The second was that a very small number of autistic adults ever got married, often quoted at 5%. So, I was told I had a 1 in 20 chance of being married and a 4 in 25 chance of holding down a job.
Being the stubborn person I was, that wanted nothing more than to be an accountant and have a happy home life – I set out to prove the statistics wrong. As I got more involved with the autistic community it began to strike me that it wasn’t just the statistics claiming these inevitable fall downs. The signs were everywhere. Shock and surprise when I said I worked full time, assumptions that autistic adults are single and not in a relationship.
People that learn I am autistic and am a full-time accountant living independently throw around words like ‘inspiration’ and how I have ‘overcome autism’. It is not healthy to tell someone they will never succeed and then congratulate them when they put themselves through far too much to prove they can.
It was this attitude that led me to pushing myself far too hard at the bank. I left it too late to realise that the bank wasn’t the right job for me. It took me losing the ability to walk to realise leaving wasn’t failure. I went on to find a brilliant job that supports me. The difference is at the bank I wanted to do everything everyone else could. While the world told me I couldn’t, I became obsessed with proving that I could. I didn’t want time out, I didn’t want adjustments, I wanted to prove that I was capable.
I of course went on to realise that this was unhealthy. Telling disabled people, they need to fight harder, not ask for help and find a way to cope – is not healthy. Until recently I thought I had found peace with relying on a support network, accepted it is okay to do that. But as I eye up that second statistic, I realise I need to work on this a lot more.

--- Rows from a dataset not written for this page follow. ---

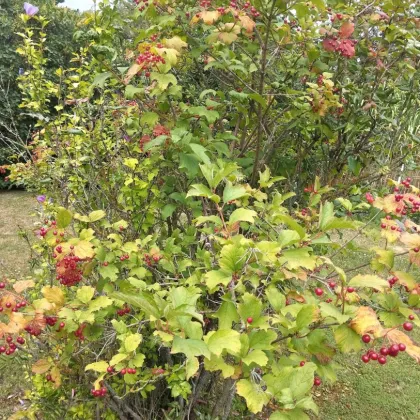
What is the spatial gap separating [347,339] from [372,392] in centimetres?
287

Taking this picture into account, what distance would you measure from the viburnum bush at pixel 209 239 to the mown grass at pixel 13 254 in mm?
583

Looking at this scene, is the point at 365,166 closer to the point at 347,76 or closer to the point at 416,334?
the point at 347,76

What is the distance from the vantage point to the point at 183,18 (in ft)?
8.61

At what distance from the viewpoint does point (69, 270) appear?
182 centimetres

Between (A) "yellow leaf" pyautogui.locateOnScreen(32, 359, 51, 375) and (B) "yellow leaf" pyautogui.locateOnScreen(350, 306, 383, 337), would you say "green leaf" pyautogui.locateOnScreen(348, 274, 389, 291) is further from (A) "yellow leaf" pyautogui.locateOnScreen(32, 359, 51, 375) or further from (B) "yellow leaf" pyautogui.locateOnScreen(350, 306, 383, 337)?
(A) "yellow leaf" pyautogui.locateOnScreen(32, 359, 51, 375)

Everybody needs help sometimes. If 2020 has proven anything it is that we are stronger together, stronger supporting each other. It does not define a disabled person to need help, it defines being human. The difference in autistic life is while a neurotypical might need a lift to their car or help with childcare, I just might need someone to make sure I eat tea and take time out.
As I try to unlearn the ingrained need to prove I can do everything myself I implore you to not give these signals to your autistic loved ones. Statistics are just statistics. Nobody is destined to fail; nobody is a lost cause. Please don’t write us off without giving us a chance. Please don’t allow us to feel a burden because we may need help in different ways to other people.
Nobody is destined to fail. Certainly not for being autistic.